Another method of integration could be predictive analysis. This is typically the
utilization of advanced analytics to predict potential security breaches based on trends
and patterns identified in the physical security data. This approach can proactively
address risks before they materialize into actual threats.

Incident response and forensics is where we leverage physical security data in incident
response strategies to quickly address and investigate suspicious activities. This data is
also crucial for forensic analysis post-incident, that is, after a breach has occurred, to
understand the breach's nature and prevent future occurrences. Just like with social
media and communication, there are also challenges in physical security analysis, some
of which are similar.

The first one is privacy concerns. This involves the balancing of effective security
monitoring with respect for individual privacy, especially concerning surveillance and
personal data collection. Another challenge is data volume and management.

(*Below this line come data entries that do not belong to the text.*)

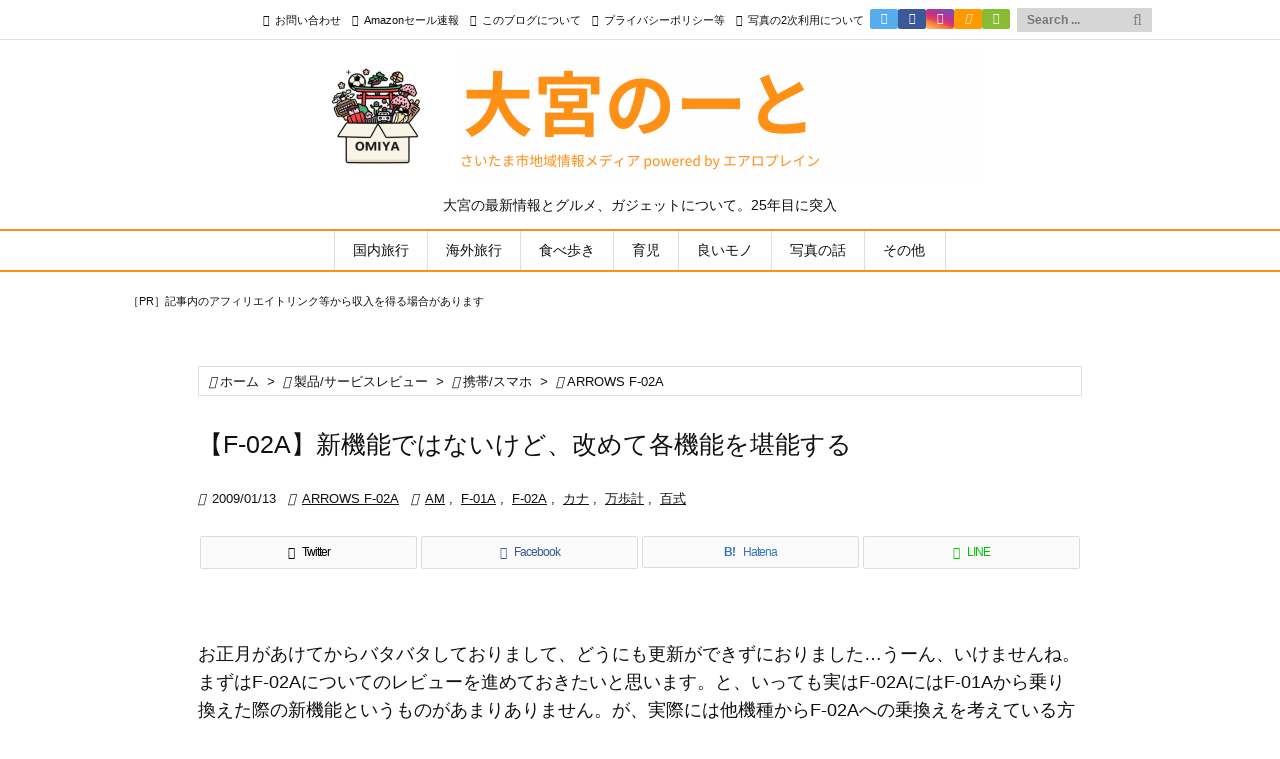

--- FILE ---
content_type: text/html; charset=utf-8
request_url: https://www.google.com/recaptcha/api2/aframe
body_size: -86
content:
<!DOCTYPE HTML><html><head><meta http-equiv="content-type" content="text/html; charset=UTF-8"></head><body><script nonce="_ijqgX_PXpEBhSk6_Ld1vw">/** Anti-fraud and anti-abuse applications only. See google.com/recaptcha */ try{var clients={'sodar':'https://pagead2.googlesyndication.com/pagead/sodar?'};window.addEventListener("message",function(a){try{if(a.source===window.parent){var b=JSON.parse(a.data);var c=clients[b['id']];if(c){var d=document.createElement('img');d.src=c+b['params']+'&rc='+(localStorage.getItem("rc::a")?sessionStorage.getItem("rc::b"):"");window.document.body.appendChild(d);sessionStorage.setItem("rc::e",parseInt(sessionStorage.getItem("rc::e")||0)+1);localStorage.setItem("rc::h",'1769721651957');}}}catch(b){}});window.parent.postMessage("_grecaptcha_ready", "*");}catch(b){}</script></body></html>

--- FILE ---
content_type: application/javascript; charset=utf-8;
request_url: https://dalc.valuecommerce.com/app3?p=884906680&_s=https%3A%2F%2Fairoplane.net%2F2009%2F01%2F13%2Ff-02a-flat-review.html&vf=iVBORw0KGgoAAAANSUhEUgAAAAMAAAADCAYAAABWKLW%2FAAAAMElEQVQYV2NkFGP4n5F6nuFwqzUDY2ad0P%2Bw29sYvA1tGRh3c3X99z73i2GvRg0DABBzDpO6HVBPAAAAAElFTkSuQmCC
body_size: 5397
content:
vc_linkswitch_callback({"t":"697bcf2d","r":"aXvPLQAJMEwSv1nICooD7AqKC5awgA","ub":"aXvPLAAKaX4Sv1nICooFuwqKBtiEww%3D%3D","vcid":"sQLlpuvhtECZbaioIaorbLkAs_XfkW4hOCjZRZcb2y7_oDK7Qi0GSxVJ-J0ritbG_EHZ5B90jDI","vcpub":"0.602188","paypaymall.yahoo.co.jp":{"a":"2840500","m":"2201292","g":"d6cd45828a"},"p":884906680,"bit.ly":{"a":"2773224","m":"3267352","g":"8c04a50ad6","sp":"utm_source%3Dvc%26utm_medium%3Daffiliate%26utm_campaign%3Dproduct_detail"},"s":2166565,"www.rurubu.travel":{"a":"2550407","m":"2366735","g":"83fa88b4c1","sp":"utm_source%3Dvaluecommerce%26utm_medium%3Daffiliate"},"fcf.furunavi.jp":{"a":"2773224","m":"3267352","g":"8c04a50ad6","sp":"utm_source%3Dvc%26utm_medium%3Daffiliate%26utm_campaign%3Dproduct_detail"},"dom.jtb.co.jp":{"a":"2549714","m":"2161637","g":"91d97004b9","sp":"utm_source%3Dvcdom%26utm_medium%3Daffiliate"},"mini-shopping.yahoo.co.jp":{"a":"2840500","m":"2201292","g":"d6cd45828a"},"furunavi.jp":{"a":"2773224","m":"3267352","g":"8c04a50ad6","sp":"utm_source%3Dvc%26utm_medium%3Daffiliate%26utm_campaign%3Dproduct_detail"},"tour.rurubu.travel":{"a":"2550407","m":"2366735","g":"83fa88b4c1","sp":"utm_source%3Dvaluecommerce%26utm_medium%3Daffiliate"},"tower.jp":{"a":"2377670","m":"2409673","g":"ac1ff7918a"},"shopping.geocities.jp":{"a":"2840500","m":"2201292","g":"d6cd45828a"},"www.expedia.co.jp":{"a":"2438503","m":"2382533","g":"3f2e0fdfce","sp":"eapid%3D0-28%26affcid%3Djp.network.valuecommerce.general_mylink."},"hotels.com":{"a":"2518280","m":"2506163","g":"e2b52a15b3","sp":"rffrid%3Daff.hcom.JP.014.000.VCSphone"},"www.jtb.co.jp/kokunai":{"a":"2549714","m":"2161637","g":"91d97004b9","sp":"utm_source%3Dvcdom%26utm_medium%3Daffiliate"},"shopping.yahoo.co.jp":{"a":"2840500","m":"2201292","g":"d6cd45828a"},"www.asoview.com":{"a":"2698489","m":"3147096","g":"bba5da1b8a"},"brand.asoview.com":{"a":"2698489","m":"3147096","g":"bba5da1b8a"},"www.jtbonline.jp":{"a":"2549714","m":"2161637","g":"91d97004b9","sp":"utm_source%3Dvcdom%26utm_medium%3Daffiliate"},"rurubu.travel":{"a":"2550407","m":"2366735","g":"83fa88b4c1","sp":"utm_source%3Dvaluecommerce%26utm_medium%3Daffiliate"},"www.ikyu.com":{"a":"2675907","m":"221","g":"ede535f186"},"skyticket.jp":{"a":"2216077","m":"2333182","g":"7a9ec9a59d","sp":"ad%3DVC_sky_dom"},"www.jtb.co.jp/kokunai_htl":{"a":"2549714","m":"2161637","g":"91d97004b9","sp":"utm_source%3Dvcdom%26utm_medium%3Daffiliate"},"approach.yahoo.co.jp":{"a":"2840500","m":"2201292","g":"d6cd45828a"},"d1ys6hwpe74y8z.cloudfront.net":{"a":"2817906","m":"3414447","g":"54904dec8a"},"furusatohonpo.jp":{"a":"2817906","m":"3414447","g":"54904dec8a"},"www.satofull.jp":{"a":"2819641","m":"3291417","g":"d367d3b7d7","sp":"utm_source%3Dvaluecomme%26utm_medium%3Daffiliate%26utm_campaign%3Dvc_rate"},"welove.expedia.co.jp":{"a":"2438503","m":"2382533","g":"3f2e0fdfce","sp":"eapid%3D0-28%26affcid%3Djp.network.valuecommerce.general_mylink."},"www.netmile.co.jp":{"a":"2438503","m":"2382533","g":"3f2e0fdfce","sp":"eapid%3D0-28%26affcid%3Djp.network.valuecommerce.general_mylink."},"cp.satofull.jp":{"a":"2819641","m":"3291417","g":"d367d3b7d7","sp":"utm_source%3Dvaluecomme%26utm_medium%3Daffiliate%26utm_campaign%3Dvc_rate"},"external-test-pc.staging.furunavi.com":{"a":"2773224","m":"3267352","g":"8c04a50ad6","sp":"utm_source%3Dvc%26utm_medium%3Daffiliate%26utm_campaign%3Dproduct_detail"},"biz.travel.yahoo.co.jp":{"a":"2761515","m":"2244419","g":"1246cbaf8a"},"www.jtb.co.jp/kokunai_hotel":{"a":"2549714","m":"2161637","g":"91d97004b9","sp":"utm_source%3Dvcdom%26utm_medium%3Daffiliate"},"master.qa.notyru.com":{"a":"2550407","m":"2366735","g":"83fa88b4c1","sp":"utm_source%3Dvaluecommerce%26utm_medium%3Daffiliate"},"jalan.net":{"a":"2513343","m":"2130725","g":"fa48f11c8a"},"vector.co.jp":{"a":"2425375","m":"2296205","g":"ba2e2cee8a"},"www.jtb.co.jp":{"a":"2549714","m":"2161637","g":"91d97004b9","sp":"utm_source%3Dvcdom%26utm_medium%3Daffiliate"},"lohaco.jp":{"a":"2686782","m":"2994932","g":"63a6324f8a"},"dev.satofull.jp":{"a":"2819641","m":"3291417","g":"d367d3b7d7","sp":"utm_source%3Dvaluecomme%26utm_medium%3Daffiliate%26utm_campaign%3Dvc_rate"},"app-external-test-pc.staging.furunavi.com":{"a":"2773224","m":"3267352","g":"8c04a50ad6","sp":"utm_source%3Dvc%26utm_medium%3Daffiliate%26utm_campaign%3Dproduct_detail"},"travel.yahoo.co.jp":{"a":"2761515","m":"2244419","g":"1246cbaf8a"},"paypaystep.yahoo.co.jp":{"a":"2840500","m":"2201292","g":"d6cd45828a"},"service.expedia.co.jp":{"a":"2438503","m":"2382533","g":"3f2e0fdfce","sp":"eapid%3D0-28%26affcid%3Djp.network.valuecommerce.general_mylink."},"app.furunavi.jp":{"a":"2773224","m":"3267352","g":"8c04a50ad6","sp":"utm_source%3Dvc%26utm_medium%3Daffiliate%26utm_campaign%3Dproduct_detail"},"st-plus.rurubu.travel":{"a":"2550407","m":"2366735","g":"83fa88b4c1","sp":"utm_source%3Dvaluecommerce%26utm_medium%3Daffiliate"},"jtb.co.jp":{"a":"2549714","m":"2161637","g":"91d97004b9","sp":"utm_source%3Dvcdom%26utm_medium%3Daffiliate"},"st-www.rurubu.travel":{"a":"2550407","m":"2366735","g":"83fa88b4c1","sp":"utm_source%3Dvaluecommerce%26utm_medium%3Daffiliate"},"r.advg.jp":{"a":"2550407","m":"2366735","g":"83fa88b4c1","sp":"utm_source%3Dvaluecommerce%26utm_medium%3Daffiliate"},"www.fujisan.co.jp":{"a":"2290501","m":"2482393","g":"cba4a0ab97","sp":"ap-vcfuji"},"lohaco.yahoo.co.jp":{"a":"2686782","m":"2994932","g":"63a6324f8a"},"l":5})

This is where you have to question, how do I manage large volumes of data generated
by physical security systems and ensure its accuracy and relevance for security
analysis? There are also ethical and legal considerations here, which I've broken down
into two, the first one being regulatory compliance. This is the adherence to laws and
regulations regarding surveillance, data protection, and employee privacy. Ethical
monitoring involves implementing monitoring practices that are justified by genuine
security needs and are transparent to employees.

To conclude, physical security and environmental behavior are critical components of a
robust insider threat detection program. When integrated with behavioral analytics,
these physical indicators significantly enhance the ability to detect and respond to
insider threats effectively. This holistic approach ensures that security measures are not
only reactive, but also proactive, adapting to new threats as they arise.